Even though they’ve become part of pop culture, there are many misunderstandings regarding Miranda Rights; many people think police have to read them in every case. What has happened, though, is that police have found other ways to get the evidence they need, since so many people know they have the right to remain silent and to speak to an attorney. That makes Miranda Rights less important than they used to be.

A: When you’re charged with a crime, the first thing you’ll want to do is preserve your recollection of all the events and any investigation officers conducted, including all questions asked, so that you can give your attorney as much information as possible. You should write everything down, because you may forget certain things that may not seem important to you, but which may be very important to your attorney. Having as much information as possible will allow your attorney to do the proper research, explore any defenses, or even allow you to suppress evidence. All of that could help you be acquitted or get your case dismissed.

You also need an attorney who is experienced and understands the particular charge you’re facing, knows how to investigate those charges and what pitfalls to avoid and who knows how to handle juries and convince them that you’re not guilty. Make sure your attorney is someone who will spend the proper time and care on your case and who will explores any possible defense.

A: Your freedom from unreasonable searches is one of the most important things that will help you defend against a criminal charge. The right to not be searched is very strong and broad but in many cases, defendants are charged with crimes after being investigated or arrested without a warrant. There is extra protection for you, though, because the Fourth Amendment prevents officers from just searching anyone without probable cause.

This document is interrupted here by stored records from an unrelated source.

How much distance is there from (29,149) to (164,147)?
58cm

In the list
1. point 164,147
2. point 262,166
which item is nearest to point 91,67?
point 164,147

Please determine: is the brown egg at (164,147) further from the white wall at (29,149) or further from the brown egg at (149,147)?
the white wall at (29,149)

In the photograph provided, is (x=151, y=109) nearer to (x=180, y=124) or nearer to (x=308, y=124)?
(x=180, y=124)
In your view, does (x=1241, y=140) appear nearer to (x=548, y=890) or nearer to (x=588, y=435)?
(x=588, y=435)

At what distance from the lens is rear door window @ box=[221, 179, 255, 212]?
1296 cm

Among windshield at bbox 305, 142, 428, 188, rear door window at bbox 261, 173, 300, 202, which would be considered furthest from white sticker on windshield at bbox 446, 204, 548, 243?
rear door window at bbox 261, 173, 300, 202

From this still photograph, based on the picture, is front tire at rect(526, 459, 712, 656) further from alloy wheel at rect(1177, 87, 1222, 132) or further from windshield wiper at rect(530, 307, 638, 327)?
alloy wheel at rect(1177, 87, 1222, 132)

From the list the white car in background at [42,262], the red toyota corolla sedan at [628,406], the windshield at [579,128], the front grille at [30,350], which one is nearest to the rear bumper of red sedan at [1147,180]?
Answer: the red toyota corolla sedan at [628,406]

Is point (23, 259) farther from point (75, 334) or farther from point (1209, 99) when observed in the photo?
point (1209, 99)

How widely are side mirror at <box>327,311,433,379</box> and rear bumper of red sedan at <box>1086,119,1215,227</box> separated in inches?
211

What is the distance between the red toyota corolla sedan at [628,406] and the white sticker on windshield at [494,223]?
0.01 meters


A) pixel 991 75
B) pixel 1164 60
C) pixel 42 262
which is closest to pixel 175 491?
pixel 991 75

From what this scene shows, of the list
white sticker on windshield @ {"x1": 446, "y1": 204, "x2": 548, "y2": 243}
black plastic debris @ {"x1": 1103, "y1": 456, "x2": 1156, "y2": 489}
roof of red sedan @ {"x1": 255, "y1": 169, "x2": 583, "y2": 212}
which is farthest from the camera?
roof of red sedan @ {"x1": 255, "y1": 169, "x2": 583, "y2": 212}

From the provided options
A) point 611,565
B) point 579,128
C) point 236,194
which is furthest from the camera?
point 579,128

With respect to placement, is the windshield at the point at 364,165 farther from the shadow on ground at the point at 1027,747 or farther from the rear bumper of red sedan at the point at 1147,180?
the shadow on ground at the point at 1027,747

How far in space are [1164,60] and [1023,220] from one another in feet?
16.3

You should assert those rights by not consenting to any searches and not agreeing to any sort of investigations or questioning by officers. Also, always ask the officer if he’s detaining you, if you’re free to leave, and if he has reasonable suspicion to prevent you from leaving and to hold you for questioning. That’s how you prevent them from getting information that can lead to your arrest, help them to develop probable cause, and to prevent them from railroading you.